2017年度 活動レポート 第22号:広島大学

2017年度活動レポート(一般公募コース)第22号

先端光化学をテーマにしたサマースクール

広島大学からの報告

平成29年8月7日〜8月14日、広島大学大学院理学研究科化学専攻では、ベトナムの自然科学大学ハノイ校、ホーチミン校、台湾国立中正大学、並びに台湾国立中央大学の教員2名と学生8名を迎え、英語による先端光化学コース(Summer School Program for Advanced Photochemistry)を実施しました。

今回のベトナム国家大学ホーチミン市校自然科学大学・ハノイ校自然科学大学、台湾国立中正大学、並びに台湾国立中央大学と広島大学理学研究科との科学技術交流では、将来の地球環境を支える「先端光化学」をテーマに、広島大学大学院理学研究科化学専攻で実施している先端光化学(光物理化学、光反応化学、有機光化学) を、ベトナムと台湾の将来を担う若手化学者に教授し、持続的に発展する国際社会の構築に貢献することを目的としました。

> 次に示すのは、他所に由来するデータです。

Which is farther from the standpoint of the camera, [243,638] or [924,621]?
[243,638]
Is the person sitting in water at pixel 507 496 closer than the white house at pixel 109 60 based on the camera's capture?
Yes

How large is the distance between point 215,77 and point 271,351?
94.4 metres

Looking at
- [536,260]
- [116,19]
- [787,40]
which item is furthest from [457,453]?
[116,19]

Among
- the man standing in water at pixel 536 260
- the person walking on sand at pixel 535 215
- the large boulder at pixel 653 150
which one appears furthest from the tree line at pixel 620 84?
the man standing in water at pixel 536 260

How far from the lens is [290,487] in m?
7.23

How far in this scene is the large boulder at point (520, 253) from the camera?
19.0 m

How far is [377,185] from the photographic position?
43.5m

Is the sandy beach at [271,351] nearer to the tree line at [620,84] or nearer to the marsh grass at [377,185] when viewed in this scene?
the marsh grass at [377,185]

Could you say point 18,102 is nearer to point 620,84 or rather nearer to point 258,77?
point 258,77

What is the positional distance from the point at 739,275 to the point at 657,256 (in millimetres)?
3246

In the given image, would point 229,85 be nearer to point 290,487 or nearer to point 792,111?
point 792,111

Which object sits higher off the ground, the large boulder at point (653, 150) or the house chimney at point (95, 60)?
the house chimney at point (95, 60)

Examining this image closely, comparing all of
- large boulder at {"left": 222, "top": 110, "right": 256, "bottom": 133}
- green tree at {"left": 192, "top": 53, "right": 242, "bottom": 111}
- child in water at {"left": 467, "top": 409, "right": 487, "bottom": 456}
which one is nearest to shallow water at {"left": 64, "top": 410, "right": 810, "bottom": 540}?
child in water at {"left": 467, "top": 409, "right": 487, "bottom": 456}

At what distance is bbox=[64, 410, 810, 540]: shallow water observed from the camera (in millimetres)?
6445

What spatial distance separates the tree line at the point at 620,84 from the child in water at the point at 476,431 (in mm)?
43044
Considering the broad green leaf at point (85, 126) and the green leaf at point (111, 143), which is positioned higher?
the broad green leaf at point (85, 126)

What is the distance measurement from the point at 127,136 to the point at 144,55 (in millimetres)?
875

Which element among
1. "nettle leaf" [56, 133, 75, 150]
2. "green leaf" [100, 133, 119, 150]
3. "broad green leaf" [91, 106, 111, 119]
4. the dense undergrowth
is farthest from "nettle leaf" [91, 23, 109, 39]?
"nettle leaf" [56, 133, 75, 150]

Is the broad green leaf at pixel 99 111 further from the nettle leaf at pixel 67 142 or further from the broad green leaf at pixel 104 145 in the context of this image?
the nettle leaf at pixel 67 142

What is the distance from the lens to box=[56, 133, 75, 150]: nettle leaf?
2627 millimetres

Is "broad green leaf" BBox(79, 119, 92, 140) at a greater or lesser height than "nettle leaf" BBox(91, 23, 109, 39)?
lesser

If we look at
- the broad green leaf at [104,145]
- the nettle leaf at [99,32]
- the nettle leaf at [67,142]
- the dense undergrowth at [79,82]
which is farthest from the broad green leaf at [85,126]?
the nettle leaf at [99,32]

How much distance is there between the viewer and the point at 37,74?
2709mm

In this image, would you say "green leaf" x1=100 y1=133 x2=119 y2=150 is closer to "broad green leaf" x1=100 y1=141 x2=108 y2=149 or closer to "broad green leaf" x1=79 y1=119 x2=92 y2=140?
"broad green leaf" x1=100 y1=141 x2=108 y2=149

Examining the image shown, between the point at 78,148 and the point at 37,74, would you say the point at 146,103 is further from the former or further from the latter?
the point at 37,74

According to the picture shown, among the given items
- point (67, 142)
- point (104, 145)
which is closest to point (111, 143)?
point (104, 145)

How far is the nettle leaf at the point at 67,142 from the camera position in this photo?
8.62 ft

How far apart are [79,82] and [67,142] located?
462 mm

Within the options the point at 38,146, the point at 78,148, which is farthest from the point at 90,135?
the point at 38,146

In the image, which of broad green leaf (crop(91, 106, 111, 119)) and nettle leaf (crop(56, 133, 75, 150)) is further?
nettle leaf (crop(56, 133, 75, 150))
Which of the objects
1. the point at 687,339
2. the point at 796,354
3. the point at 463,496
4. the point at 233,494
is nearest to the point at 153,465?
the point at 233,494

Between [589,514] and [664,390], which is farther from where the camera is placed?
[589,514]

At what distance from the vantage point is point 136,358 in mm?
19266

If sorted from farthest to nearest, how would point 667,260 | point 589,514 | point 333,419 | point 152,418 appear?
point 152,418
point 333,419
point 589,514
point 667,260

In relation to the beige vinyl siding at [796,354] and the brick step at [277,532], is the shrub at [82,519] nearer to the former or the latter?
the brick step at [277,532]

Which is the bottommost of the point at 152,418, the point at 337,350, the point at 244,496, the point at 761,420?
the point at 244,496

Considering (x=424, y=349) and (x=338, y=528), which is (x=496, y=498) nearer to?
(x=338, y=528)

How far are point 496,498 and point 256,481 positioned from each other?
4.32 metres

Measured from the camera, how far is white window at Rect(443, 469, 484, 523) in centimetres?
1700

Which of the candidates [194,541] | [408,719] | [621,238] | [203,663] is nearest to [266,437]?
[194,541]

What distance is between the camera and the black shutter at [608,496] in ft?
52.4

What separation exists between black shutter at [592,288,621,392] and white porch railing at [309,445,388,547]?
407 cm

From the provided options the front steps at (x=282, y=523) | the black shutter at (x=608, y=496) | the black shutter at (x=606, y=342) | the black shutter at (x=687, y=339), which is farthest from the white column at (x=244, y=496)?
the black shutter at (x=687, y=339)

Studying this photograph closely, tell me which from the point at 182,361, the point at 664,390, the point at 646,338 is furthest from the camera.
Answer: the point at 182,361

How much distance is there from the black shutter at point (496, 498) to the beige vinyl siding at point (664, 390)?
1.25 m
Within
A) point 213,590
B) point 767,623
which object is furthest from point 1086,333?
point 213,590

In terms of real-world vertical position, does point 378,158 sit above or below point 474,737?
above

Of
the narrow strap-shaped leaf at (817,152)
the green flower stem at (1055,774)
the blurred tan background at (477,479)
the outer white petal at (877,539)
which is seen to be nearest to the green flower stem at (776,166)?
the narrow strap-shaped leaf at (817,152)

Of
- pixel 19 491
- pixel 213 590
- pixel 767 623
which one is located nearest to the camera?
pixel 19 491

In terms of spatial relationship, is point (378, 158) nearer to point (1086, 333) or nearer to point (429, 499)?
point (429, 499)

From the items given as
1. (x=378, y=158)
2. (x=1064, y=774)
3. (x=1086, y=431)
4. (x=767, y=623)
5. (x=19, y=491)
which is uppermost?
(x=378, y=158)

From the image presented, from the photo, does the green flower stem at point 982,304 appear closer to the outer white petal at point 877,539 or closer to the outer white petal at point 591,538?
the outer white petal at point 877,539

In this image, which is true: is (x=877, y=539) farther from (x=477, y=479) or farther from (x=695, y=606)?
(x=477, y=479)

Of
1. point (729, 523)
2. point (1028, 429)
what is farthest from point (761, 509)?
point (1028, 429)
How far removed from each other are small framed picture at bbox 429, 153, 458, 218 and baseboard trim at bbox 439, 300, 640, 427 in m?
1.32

<8月7日> ハノイ、ホーチミンからの一行がソウル経由で広島に来日しました。台湾からの一行は、台風5号の影響で、8月8日の早朝に台北から、広島に到着し、台湾組が広島大学に到着次第、オリエンテーションを開始しました。

写真1
Welcomeパーティーにて

<8月8日> まず、光とは?からはじめ、物質が光エネルギーを吸収する機構について解説しました。その後、レポートを提出させました。

写真2
講義風景

<8月9日> 光エネルギーを吸収した物質のエネルギーを測定する方法について解説し、光合成、太陽電池の機構について説明しました。その後、レポートを提出させました。

<8月10日> 広島平和記念公園を訪問し、その後、平和記念資料館、こども文化科学館、宮島を訪問し、日本の科学技術と文化に触れる機会を設けました。

写真3
広島平和記念公園への社会見学

<8月11日> 光エネルギーを吸収した高エネルギー状態の物質から現れる機能について解説し、エネルギー問題、環境問題の解決につながる議論を行いました。

<8月12日> 手にとることが出来ない、電子的励起状態分子の存在を確認する分光学的手法を用いて、電子的励起状態分子のエネルギーと寿命を、実際に、吸収スペクトル、発光スペクトル、蛍光寿命スペクトル、過渡吸収スペクトルを用いて測定し、座学だけでは得ることが出来ない深い理解を促しました。

写真4
電子的励起状態を観測する発光スペクトルの測定風景

<8月13日> 発表会と修了式、ならびに、記念パーティーを実施しました。和やかなムードで学生交流が行われました。

<8月14日> 参加した学生は無事ベトナムと台湾に帰国しました。

最終日に実施した修了者のアンケートから判断しますと、世界トップレベルの先端化学に触れることができて、とても感動していました。

有意義な時間が過ごせたと思います。